[Questions about scene geometry]
———

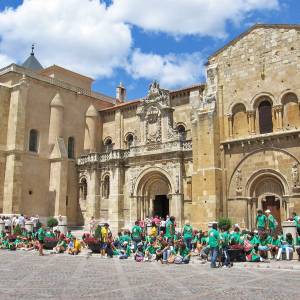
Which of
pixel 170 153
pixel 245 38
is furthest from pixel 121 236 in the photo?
pixel 245 38

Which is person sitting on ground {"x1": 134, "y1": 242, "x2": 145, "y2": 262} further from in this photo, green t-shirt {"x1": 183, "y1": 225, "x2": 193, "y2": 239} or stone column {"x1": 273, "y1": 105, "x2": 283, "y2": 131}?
stone column {"x1": 273, "y1": 105, "x2": 283, "y2": 131}

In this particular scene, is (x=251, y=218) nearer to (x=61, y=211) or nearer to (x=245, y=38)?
(x=245, y=38)

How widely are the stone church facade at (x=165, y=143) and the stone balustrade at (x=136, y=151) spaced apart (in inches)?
3.2

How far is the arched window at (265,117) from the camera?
23.4 m

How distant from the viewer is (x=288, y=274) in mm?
11977

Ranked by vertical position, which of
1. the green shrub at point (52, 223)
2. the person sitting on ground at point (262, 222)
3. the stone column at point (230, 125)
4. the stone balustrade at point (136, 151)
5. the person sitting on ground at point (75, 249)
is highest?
the stone column at point (230, 125)

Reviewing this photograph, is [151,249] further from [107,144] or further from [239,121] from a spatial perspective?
[107,144]

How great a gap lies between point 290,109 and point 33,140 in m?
20.8

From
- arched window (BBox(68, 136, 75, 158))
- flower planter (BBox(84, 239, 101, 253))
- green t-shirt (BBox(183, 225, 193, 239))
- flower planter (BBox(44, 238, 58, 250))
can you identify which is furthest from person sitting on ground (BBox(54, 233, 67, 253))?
arched window (BBox(68, 136, 75, 158))

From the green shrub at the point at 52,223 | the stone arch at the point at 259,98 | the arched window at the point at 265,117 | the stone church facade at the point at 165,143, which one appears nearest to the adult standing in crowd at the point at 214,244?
the stone church facade at the point at 165,143

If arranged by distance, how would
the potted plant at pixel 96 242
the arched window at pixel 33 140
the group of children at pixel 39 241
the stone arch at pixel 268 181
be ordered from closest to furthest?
the potted plant at pixel 96 242, the group of children at pixel 39 241, the stone arch at pixel 268 181, the arched window at pixel 33 140

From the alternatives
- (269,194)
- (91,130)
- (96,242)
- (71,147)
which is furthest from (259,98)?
(71,147)

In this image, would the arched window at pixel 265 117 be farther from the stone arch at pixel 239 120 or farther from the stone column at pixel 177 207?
the stone column at pixel 177 207

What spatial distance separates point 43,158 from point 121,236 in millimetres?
17416
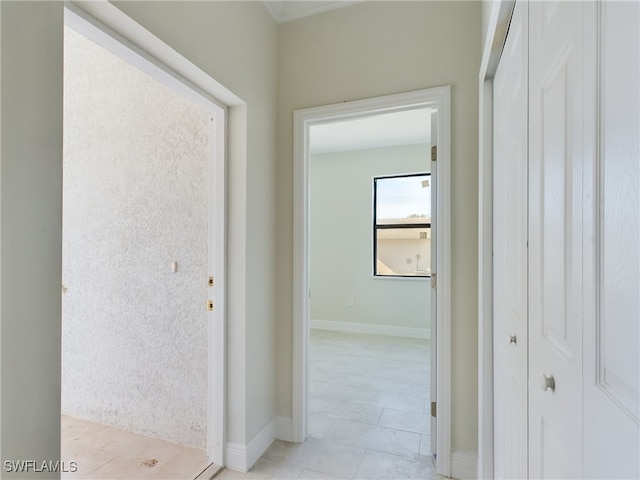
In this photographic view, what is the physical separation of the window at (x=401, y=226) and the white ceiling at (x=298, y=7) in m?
2.96

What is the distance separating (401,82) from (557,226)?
1474mm

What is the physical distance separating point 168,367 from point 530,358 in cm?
198

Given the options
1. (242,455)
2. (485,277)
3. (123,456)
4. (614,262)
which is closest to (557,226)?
(614,262)

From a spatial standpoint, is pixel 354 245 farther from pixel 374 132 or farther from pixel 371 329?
pixel 374 132

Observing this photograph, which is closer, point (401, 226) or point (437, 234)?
point (437, 234)

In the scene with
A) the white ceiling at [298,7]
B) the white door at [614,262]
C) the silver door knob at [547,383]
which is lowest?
the silver door knob at [547,383]

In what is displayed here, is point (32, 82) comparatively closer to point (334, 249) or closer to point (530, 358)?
point (530, 358)

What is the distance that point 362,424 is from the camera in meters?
2.28

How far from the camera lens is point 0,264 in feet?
1.91

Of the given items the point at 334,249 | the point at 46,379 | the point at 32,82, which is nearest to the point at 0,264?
Result: the point at 46,379

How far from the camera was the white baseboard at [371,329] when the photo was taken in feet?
14.8

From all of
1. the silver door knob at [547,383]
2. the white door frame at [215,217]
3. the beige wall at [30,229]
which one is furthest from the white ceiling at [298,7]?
the silver door knob at [547,383]

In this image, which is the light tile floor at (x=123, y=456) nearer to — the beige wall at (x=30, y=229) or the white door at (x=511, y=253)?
the beige wall at (x=30, y=229)

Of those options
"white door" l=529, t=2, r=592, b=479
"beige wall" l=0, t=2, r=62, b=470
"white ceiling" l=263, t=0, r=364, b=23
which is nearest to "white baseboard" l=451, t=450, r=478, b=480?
"white door" l=529, t=2, r=592, b=479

———

Objective: Rewrite the material above with every "green shrub" changed to "boxwood hedge", keeping everything else the same, and leave out the pictures.

Reply:
Which of
pixel 170 153
pixel 245 38
is furthest from pixel 121 236 in the photo?
pixel 245 38

Which is person sitting on ground {"x1": 134, "y1": 242, "x2": 145, "y2": 262} further from in this photo, green t-shirt {"x1": 183, "y1": 225, "x2": 193, "y2": 239} or stone column {"x1": 273, "y1": 105, "x2": 283, "y2": 131}?
stone column {"x1": 273, "y1": 105, "x2": 283, "y2": 131}

In this particular scene, is (x=251, y=218) nearer to (x=61, y=211) or nearer to (x=245, y=38)?
(x=245, y=38)

How widely are the stone church facade at (x=165, y=143) and the stone balustrade at (x=136, y=151) spaced apart (in inches)?
3.2

How far is the arched window at (265,117) from the camera?
23.4 m

How distant from the viewer is (x=288, y=274) in mm?
11977

Ranked by vertical position, which of
1. the boxwood hedge at point (52, 223)
2. the person sitting on ground at point (262, 222)
3. the stone column at point (230, 125)
4. the stone balustrade at point (136, 151)
5. the person sitting on ground at point (75, 249)
is highest?
the stone column at point (230, 125)

Reviewing this photograph, is [151,249] further from [107,144] or further from [239,121] from a spatial perspective?
[107,144]

How great a gap lies between point 290,109 and point 33,140 in m?
20.8

From
- arched window (BBox(68, 136, 75, 158))
- flower planter (BBox(84, 239, 101, 253))
- green t-shirt (BBox(183, 225, 193, 239))
- flower planter (BBox(44, 238, 58, 250))
can you identify which is furthest from person sitting on ground (BBox(54, 233, 67, 253))?
arched window (BBox(68, 136, 75, 158))

From the boxwood hedge at the point at 52,223 | the stone arch at the point at 259,98 | the arched window at the point at 265,117 | the stone church facade at the point at 165,143, which one appears nearest to the adult standing in crowd at the point at 214,244?
the stone church facade at the point at 165,143

If arranged by distance, how would
the potted plant at pixel 96 242
the arched window at pixel 33 140
the group of children at pixel 39 241
the stone arch at pixel 268 181
be ordered from closest to furthest?
the potted plant at pixel 96 242, the group of children at pixel 39 241, the stone arch at pixel 268 181, the arched window at pixel 33 140

From the alternatives
- (269,194)
- (91,130)
- (96,242)
- (71,147)
which is furthest from (259,98)?
(71,147)

In this image, would the arched window at pixel 265 117 be farther from the stone arch at pixel 239 120 or farther from the stone column at pixel 177 207?
the stone column at pixel 177 207

What spatial distance separates point 43,158 from point 121,236 in millimetres?
17416
In this photographic view, what is the physical separation of the window at (x=401, y=226) and the white ceiling at (x=298, y=7) in m?
2.96

What is the distance separating (401,82) from (557,226)?
1474mm

What is the physical distance separating point 168,367 from point 530,358 in cm?
198

Given the options
1. (242,455)
2. (485,277)
3. (123,456)
4. (614,262)
which is closest to (557,226)?
(614,262)

From a spatial standpoint, is pixel 354 245 farther from pixel 374 132 or farther from pixel 371 329?
pixel 374 132

Observing this photograph, which is closer, point (401, 226) or point (437, 234)?
point (437, 234)

In the scene with
A) the white ceiling at [298,7]
B) the white door at [614,262]
C) the silver door knob at [547,383]
which is lowest?
the silver door knob at [547,383]

In what is displayed here, is point (32, 82) comparatively closer to point (334, 249) or closer to point (530, 358)?
point (530, 358)

What is the distance that point 362,424 is from the camera in meters?
2.28

How far from the camera lens is point 0,264 in feet?
1.91

Of the given items the point at 334,249 | the point at 46,379 | the point at 32,82, which is nearest to the point at 0,264?
Result: the point at 46,379

How far from the camera was the white baseboard at [371,329] when the photo was taken in feet?
14.8

From all of
1. the silver door knob at [547,383]
2. the white door frame at [215,217]
3. the beige wall at [30,229]
which one is furthest from the white ceiling at [298,7]?
the silver door knob at [547,383]

In this image, which is the light tile floor at (x=123, y=456) nearer to — the beige wall at (x=30, y=229) or the white door at (x=511, y=253)?
the beige wall at (x=30, y=229)

Of those options
"white door" l=529, t=2, r=592, b=479
"beige wall" l=0, t=2, r=62, b=470
"white ceiling" l=263, t=0, r=364, b=23
which is nearest to "white baseboard" l=451, t=450, r=478, b=480?
"white door" l=529, t=2, r=592, b=479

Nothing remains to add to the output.